Greek Conditional Sentences (Part 1)

We’ve all used conditional sentences in language. Perhaps the greatest use (abuse) of the conditional is in regard to rearing children, “If you touch that, then you’ll regret it!” (Ah, the joys of parenthood.) But we also use conditional sentences in every day conversation and business. “If the third quarter profits are up, then we will remove the hiring freeze.”
Conditional sentences come in many varieties. Sometimes we use conditionals when we want to assume something to be true for the sake of argument. “If, as you say, the rent is due on the 15th, then I will pay it.” Sometimes we use conditionals to indicate probability. “If it rains on Friday, then I will not be able to play golf.” Sometimes we use conditionals to indicate counterfactual situations. “If you were a gentleman, then you would have opened the door for your date.”
We find conditional sentences in the New Testament as well. Linguists have categorized these conditional sentences into five classes. A class one conditional sentence is a sentence that assumes the truth of the condition for the sake of argument.1 This conditional is composed of the word “EI” (if) with the indicative mood in the first half of the conditional, and with any mood or tense being used in the conclusive half of the condition. (Linguists call the conditional part of the sentence [the part with ‘if’] the protasis, and the main clause the apodosis.)
Some have stated in the past that “EI” in the first class conditional may be translated “since.” But this isn’t the case. More properly, we should consider the conditional clause that which is assumed true for the sake of discussion or that which is assumed true because someone believes it to be true (either the speaker or the one with whom one is having the conversation). While it is the case that the indicative mood is the mood of fact, it is the mood of fact only insomuch as some individual believes his statement to be fact. It isn’t always necessarily the case that the speaker is stating facts, though he believes them to so be. Hence, when seeing the first class conditional used, we may readily accept that someone believes the condition to be true, though it may not actually be.
One such example is found in Matthew 12:26-28. Jesus says in verse 27, “And if I by Beelzebub cast out devils, by whom do your children cast them out?” This statement is, in fact, a first class conditional sentence. Does that mean that it is true that Jesus casts out demons by Beelzebub? No. But it does mean that Jesus assumed that to be true for the sake of argument in this context, namely, because the Pharisees believed that to be true. Verses 26 and 28 also contain examples of first class conditional sentences because someone believed those things to be true as well.
Matthew 17:4 is another fine example. Peter says, “It is good for us to be here: if thou wilt, let us make here three tabernacles; one for thee, and one for Moses, and one for Elias.” Peter uses the first class conditional, assuming that it would be the Lord’s will that these tabernacles be made.
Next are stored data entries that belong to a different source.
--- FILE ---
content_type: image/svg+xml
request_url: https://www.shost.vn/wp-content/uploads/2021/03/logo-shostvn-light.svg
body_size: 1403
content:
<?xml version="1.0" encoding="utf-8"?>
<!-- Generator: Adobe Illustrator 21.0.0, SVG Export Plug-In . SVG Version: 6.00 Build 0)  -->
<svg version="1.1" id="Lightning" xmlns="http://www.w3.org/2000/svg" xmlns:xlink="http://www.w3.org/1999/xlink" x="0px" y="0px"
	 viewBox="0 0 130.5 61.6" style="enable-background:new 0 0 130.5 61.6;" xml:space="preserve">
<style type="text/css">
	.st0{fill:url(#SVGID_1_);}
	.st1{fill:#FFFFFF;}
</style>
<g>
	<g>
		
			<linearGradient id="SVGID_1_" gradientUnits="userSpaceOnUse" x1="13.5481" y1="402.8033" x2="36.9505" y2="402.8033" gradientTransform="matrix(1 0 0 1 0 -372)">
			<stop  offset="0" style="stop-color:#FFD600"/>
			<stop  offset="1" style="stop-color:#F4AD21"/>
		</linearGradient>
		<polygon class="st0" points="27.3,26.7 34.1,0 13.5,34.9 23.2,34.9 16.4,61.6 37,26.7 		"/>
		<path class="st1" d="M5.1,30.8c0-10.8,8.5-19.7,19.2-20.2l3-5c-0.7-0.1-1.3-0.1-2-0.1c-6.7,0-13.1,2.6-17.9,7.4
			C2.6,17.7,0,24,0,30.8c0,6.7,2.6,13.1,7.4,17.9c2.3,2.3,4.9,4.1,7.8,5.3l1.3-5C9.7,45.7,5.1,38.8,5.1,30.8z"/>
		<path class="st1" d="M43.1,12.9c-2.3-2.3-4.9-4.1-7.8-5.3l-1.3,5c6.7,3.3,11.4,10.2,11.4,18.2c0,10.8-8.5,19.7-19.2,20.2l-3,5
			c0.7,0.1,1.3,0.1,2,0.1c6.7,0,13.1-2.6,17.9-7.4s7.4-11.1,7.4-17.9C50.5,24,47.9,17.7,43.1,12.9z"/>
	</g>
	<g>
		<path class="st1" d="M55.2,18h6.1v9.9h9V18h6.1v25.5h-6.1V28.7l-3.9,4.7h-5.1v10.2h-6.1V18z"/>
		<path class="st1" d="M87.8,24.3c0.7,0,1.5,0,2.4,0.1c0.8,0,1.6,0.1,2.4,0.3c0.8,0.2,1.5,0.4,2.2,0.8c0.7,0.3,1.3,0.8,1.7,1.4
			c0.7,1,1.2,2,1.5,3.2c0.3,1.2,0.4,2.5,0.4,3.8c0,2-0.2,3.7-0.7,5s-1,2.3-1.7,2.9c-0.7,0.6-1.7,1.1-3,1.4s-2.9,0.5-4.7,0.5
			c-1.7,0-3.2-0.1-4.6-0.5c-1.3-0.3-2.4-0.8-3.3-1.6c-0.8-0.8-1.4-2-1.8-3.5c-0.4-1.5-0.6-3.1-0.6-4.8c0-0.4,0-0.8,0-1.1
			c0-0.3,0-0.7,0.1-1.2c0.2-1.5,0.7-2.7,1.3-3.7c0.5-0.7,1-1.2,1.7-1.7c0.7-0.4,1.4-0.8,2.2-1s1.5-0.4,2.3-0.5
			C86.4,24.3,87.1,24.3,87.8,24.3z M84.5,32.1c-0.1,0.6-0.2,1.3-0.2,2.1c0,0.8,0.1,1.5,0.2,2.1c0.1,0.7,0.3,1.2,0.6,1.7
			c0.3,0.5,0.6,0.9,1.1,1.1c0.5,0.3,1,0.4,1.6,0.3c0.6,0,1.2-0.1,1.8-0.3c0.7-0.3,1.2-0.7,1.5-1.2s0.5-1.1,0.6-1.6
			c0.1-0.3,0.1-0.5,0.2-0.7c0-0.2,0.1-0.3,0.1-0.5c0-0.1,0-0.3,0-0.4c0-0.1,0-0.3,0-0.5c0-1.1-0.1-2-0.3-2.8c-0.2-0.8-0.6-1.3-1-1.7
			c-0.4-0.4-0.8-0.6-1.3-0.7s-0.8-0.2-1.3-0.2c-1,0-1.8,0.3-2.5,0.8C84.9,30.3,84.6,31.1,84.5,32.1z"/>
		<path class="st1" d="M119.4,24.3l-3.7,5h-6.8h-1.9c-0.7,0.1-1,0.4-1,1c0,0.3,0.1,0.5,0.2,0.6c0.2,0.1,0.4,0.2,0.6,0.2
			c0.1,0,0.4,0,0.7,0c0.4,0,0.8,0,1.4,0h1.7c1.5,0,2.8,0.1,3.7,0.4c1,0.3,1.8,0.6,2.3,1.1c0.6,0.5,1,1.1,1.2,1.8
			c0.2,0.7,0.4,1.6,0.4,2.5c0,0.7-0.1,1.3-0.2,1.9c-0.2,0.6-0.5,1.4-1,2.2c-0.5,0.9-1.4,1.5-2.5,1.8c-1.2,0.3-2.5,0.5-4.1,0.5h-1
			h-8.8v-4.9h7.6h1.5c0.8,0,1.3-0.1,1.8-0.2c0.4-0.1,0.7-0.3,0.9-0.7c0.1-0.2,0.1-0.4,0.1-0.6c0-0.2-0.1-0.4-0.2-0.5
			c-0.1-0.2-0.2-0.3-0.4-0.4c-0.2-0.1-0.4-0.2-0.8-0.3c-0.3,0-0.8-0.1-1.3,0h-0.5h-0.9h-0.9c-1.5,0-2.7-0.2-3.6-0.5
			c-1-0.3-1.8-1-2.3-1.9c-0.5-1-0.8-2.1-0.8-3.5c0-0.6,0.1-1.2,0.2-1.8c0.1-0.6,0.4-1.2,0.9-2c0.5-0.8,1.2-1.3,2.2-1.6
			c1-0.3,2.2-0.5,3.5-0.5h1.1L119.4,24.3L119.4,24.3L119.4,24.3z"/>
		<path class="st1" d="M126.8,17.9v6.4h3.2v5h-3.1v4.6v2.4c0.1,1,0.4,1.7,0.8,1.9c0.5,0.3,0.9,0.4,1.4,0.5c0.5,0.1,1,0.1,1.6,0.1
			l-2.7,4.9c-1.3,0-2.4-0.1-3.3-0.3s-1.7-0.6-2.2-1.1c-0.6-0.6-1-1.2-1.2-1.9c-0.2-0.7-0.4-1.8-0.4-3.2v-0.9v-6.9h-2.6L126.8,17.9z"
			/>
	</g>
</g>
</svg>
It was, in fact, Peter’s belief that this would be the Lord’s will. But it really wasn’t the Lord’s will.
Lord willing, we shall take up the discussion of the remaining four classes of conditional statements in the weeks to come. For the present, however, I shall be taking a short break from writing my column as we are expecting our third child next week. I look forward to sharing more from my studies of Greek, after a short hiatus. Thanks for reading.
1. See Wallace’s discussion in Greek Grammar Beyond the Basics (Zondervan 1996) pp. 690-694. The first class conditional is fraught with some controversy on how it is to be handled, but I believe that Wallace does a good job in pointing out the fallacies of the “traditional” view that “if” may be translated “since” in some passages. In fact, Wallace states, “We will argue that the first class condition should never be translated since.”